Entre as leituras longas li O Nome da Rosa e, recentemente, O Código da Vinci. Outro dia um colega me ofereceu Fortaleza Digital e recusei. Basta um Dan Brown. Mas é preciso ler o que muitos lêem. O crivo do público ainda é um critério de seleção confiável. Assim li alguma coisa de Paulo Coelho e não o considerei nem tão ruim quanto a crítica da época o dizia, nem tão bom quanto o público, ainda hoje, o consome.








O que me trouxe até o IPA também foi uma leitura, porém não literária: um anúncio de jornal. Eram ofertados cursos noturnos de 3º grau, a preços acessíveis e com prova única de redação. A época pensei que poderia concluir um curso noturno exclusivamente no período da noite. Mas não posso.

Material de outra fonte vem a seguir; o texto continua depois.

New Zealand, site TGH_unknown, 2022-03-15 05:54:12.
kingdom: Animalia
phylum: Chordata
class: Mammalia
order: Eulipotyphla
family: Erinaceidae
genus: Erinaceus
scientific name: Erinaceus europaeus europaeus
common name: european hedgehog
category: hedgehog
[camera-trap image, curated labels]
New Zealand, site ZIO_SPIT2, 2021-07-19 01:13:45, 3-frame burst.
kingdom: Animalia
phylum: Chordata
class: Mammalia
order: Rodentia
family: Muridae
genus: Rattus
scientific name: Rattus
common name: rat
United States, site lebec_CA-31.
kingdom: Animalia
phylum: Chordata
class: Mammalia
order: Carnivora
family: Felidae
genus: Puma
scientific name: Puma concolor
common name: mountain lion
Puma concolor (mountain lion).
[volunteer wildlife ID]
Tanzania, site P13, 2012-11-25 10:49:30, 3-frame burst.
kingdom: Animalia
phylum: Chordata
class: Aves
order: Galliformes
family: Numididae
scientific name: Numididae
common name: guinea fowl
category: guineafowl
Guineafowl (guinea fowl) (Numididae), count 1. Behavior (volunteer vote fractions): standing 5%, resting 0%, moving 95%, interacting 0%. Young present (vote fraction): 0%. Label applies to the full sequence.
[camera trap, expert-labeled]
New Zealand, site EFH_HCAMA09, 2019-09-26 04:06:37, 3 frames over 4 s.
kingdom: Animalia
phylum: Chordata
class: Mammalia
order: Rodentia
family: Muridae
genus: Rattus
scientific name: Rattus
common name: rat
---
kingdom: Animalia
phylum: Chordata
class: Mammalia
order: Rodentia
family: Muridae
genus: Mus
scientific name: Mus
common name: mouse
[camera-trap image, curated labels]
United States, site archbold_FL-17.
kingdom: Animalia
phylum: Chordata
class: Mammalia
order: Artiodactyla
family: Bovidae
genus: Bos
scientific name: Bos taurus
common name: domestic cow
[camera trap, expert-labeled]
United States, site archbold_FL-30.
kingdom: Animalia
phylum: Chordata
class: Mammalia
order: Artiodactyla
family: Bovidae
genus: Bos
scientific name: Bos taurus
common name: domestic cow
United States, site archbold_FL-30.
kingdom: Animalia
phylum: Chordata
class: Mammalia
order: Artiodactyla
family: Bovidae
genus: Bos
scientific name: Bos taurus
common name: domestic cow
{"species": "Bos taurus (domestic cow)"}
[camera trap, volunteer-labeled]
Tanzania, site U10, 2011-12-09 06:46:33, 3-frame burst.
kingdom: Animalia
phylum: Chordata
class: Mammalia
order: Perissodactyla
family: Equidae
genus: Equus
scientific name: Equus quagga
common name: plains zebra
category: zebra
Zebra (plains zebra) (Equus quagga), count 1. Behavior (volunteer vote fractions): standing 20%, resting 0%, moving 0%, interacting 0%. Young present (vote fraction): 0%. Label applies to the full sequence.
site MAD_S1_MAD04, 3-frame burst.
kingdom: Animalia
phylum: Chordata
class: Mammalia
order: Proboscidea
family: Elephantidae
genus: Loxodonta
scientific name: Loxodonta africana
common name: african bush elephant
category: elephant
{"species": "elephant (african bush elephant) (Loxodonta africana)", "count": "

Das leituras na faculdade duas me chamaram a atenção: Vemon e a Sabedoria Humana e o trecho O Almocreve, de Machado de Assis.
Na primeira, o personagem, soberbamente, se julga conhecedor dos perigos da convivência em sociedade, se isola e crê estar acima de suas agruras. Mas qual, uma a uma ele cai nas armadilhas da vida.
No segundo, o personagem nos traz o lado mesquinho da alma humana e o descaminho – redução na gratificação – narrativo em verdade nos traz o valor real da vida humana em tempos modernos, ou seja, muito pouco.


E o gibi do incrível Hulk?
Lembro perfeitamente o título da histórinha: “O Cruel Tirano”.
Agora diga cruel com a sílaba tônica no “u” e com o ‘e” fechado.
Daqui de onde escrevo antevejo seu sorriso pequeno, quase dissimulado, a fazer coro às gargalhadas e galhofas do passado.
Aperto as última teclas enquanto penso em leituras futuras, silenciosas, de preferência.